Saw Guy Maddin's Dracula: Pages from a Virgin's Diary, Francois Ozon's Swimming Pool, and a concert film from the 1970s, Willie Nelson's 4th of July Picnic.

Dracula, like previous Maddin films, was shot on an extremely low budget (according to the director, iris-shots were made by punching holes in black construction paper and placing them over the camera lenses) and looks exactly like a silent-era film. This can be somewhat precious, but the effect is so uncanny, the story so oneiric, that I was entirely bewitched. Dancers from the Royal Winnipeg Ballet (this is actually a filmed performance of a ballet, set to Mahler and thoroughly Maddinized) portray all your favorite characters -- Lucy, Minna, von Helsing, the Count . There are some longueurs (Dracula and Lucy pirouette endlessly in a graveyard amongst giant mushrooms) but it's one of this year's best.

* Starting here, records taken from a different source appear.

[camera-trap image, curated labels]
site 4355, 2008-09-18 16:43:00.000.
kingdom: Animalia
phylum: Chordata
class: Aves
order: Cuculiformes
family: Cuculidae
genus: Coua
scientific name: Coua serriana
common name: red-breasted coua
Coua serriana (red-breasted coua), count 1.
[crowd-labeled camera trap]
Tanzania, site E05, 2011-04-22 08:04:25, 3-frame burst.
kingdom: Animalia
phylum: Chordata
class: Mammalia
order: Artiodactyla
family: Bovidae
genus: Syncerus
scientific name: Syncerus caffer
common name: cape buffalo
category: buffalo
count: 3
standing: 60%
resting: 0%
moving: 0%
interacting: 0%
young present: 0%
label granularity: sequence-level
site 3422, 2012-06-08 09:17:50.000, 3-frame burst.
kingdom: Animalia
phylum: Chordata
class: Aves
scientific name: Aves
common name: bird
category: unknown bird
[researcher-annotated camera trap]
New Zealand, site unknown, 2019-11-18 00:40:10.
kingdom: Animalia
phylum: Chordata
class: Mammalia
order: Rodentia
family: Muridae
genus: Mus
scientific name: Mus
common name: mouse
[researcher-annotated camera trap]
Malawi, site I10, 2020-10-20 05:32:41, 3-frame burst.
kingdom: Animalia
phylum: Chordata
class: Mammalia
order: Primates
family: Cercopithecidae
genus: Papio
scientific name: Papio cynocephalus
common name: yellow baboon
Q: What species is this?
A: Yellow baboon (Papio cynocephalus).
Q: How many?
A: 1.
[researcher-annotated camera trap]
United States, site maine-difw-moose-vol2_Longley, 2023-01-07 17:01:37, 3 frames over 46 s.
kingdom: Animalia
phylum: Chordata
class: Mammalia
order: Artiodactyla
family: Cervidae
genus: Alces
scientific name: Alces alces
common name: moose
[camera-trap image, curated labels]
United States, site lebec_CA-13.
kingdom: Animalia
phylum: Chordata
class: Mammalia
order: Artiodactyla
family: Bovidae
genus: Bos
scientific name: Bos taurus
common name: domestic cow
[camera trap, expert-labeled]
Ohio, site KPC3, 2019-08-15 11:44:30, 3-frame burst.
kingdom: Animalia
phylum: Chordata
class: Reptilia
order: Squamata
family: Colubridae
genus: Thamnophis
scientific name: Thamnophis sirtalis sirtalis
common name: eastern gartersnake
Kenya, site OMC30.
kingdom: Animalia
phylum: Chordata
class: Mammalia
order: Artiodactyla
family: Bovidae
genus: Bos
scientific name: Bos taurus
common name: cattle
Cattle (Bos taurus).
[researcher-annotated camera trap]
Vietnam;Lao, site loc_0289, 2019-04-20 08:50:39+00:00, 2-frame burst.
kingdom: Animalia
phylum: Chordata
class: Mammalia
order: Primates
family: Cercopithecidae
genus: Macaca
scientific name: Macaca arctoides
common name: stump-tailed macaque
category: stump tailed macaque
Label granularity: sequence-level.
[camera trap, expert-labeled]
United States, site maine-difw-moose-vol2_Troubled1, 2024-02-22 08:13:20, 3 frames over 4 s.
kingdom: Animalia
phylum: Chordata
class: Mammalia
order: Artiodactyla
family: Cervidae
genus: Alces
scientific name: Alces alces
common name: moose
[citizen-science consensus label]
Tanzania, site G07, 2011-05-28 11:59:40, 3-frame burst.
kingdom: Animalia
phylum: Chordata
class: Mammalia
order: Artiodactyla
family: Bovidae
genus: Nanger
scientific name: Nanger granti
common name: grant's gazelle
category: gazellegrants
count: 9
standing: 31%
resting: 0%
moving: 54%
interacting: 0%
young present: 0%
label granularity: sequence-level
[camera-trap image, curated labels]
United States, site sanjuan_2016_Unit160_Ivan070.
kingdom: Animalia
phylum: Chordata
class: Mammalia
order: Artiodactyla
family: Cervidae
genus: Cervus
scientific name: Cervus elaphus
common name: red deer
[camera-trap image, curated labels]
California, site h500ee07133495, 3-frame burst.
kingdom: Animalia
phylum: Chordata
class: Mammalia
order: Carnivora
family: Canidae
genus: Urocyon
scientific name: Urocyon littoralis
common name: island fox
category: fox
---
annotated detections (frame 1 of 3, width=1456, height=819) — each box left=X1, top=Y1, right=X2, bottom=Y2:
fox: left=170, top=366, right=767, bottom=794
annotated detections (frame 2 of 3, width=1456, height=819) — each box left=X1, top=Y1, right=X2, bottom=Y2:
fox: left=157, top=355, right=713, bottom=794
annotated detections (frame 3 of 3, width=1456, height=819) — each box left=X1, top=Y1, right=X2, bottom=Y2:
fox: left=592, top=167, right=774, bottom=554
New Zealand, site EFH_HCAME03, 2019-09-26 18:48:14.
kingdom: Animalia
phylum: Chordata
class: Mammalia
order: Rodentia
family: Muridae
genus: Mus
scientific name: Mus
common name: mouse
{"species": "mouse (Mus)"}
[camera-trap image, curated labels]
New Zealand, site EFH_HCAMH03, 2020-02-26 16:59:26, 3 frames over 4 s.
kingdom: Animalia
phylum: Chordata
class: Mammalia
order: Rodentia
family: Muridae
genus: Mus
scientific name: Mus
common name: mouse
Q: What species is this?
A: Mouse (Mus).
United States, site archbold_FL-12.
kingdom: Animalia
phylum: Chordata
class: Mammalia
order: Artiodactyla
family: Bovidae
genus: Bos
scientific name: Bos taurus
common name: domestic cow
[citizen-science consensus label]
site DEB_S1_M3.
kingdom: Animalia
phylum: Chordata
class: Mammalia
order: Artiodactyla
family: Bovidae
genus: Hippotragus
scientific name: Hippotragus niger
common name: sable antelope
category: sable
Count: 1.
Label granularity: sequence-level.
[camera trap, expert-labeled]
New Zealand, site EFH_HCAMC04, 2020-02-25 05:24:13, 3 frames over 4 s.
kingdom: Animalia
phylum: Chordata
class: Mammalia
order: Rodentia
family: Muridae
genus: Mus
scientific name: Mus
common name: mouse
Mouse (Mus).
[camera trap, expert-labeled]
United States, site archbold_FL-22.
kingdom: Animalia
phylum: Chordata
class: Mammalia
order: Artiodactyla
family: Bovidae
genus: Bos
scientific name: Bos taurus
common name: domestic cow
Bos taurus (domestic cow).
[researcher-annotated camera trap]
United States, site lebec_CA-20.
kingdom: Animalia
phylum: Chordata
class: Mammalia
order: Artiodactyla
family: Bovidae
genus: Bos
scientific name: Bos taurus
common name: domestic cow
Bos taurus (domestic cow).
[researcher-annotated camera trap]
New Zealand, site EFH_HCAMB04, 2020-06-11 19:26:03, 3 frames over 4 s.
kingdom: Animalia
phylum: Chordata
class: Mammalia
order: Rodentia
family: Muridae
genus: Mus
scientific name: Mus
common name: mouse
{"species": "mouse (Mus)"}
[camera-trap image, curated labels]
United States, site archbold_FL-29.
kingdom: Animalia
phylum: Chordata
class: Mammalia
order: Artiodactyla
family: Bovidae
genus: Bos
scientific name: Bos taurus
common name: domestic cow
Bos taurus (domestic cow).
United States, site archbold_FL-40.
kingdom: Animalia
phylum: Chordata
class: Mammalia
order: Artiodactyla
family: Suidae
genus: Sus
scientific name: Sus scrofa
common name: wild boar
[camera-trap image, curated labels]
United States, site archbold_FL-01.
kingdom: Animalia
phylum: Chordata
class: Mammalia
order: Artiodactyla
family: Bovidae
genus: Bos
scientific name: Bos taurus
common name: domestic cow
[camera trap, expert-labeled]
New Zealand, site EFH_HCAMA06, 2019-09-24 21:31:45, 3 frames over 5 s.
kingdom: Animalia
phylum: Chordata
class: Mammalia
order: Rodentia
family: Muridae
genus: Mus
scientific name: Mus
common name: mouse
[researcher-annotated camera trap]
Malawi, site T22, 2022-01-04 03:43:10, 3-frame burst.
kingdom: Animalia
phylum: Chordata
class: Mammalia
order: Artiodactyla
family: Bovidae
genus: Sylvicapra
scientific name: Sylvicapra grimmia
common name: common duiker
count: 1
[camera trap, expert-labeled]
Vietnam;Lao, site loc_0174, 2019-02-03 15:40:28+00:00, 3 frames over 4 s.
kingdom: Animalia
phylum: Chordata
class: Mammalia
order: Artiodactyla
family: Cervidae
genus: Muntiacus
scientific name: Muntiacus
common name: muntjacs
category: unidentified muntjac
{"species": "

I was really disappointed by Swimming Pool. I've enjoyed some of Ozon's previous films (Water Drops on Burning Rocks, Under the Sand, 8 Women) but this was like a bad re-make of a Claude Chabrol film. Charlotte Rampling was great as usual, but the film's late metamporphosis into a psychological thriller was uninspired. And Ozon's fascination with women is beginning to seem increasingly creepy. The puppetmaster strikes again.

Willie Nelson's 4th of July Picnic is an amazing concert film from the "cosmic cowboy" era of country music. There's almost a punk energy to these performances (it was filmed in 1977, I believe). Waylon Jennings croons, Leon Russell grows extremely drunk and incoherent as the night progresses, and Willie starts things off with a clear-throated rendition of "Whiskey River". This is outlaw country at its best.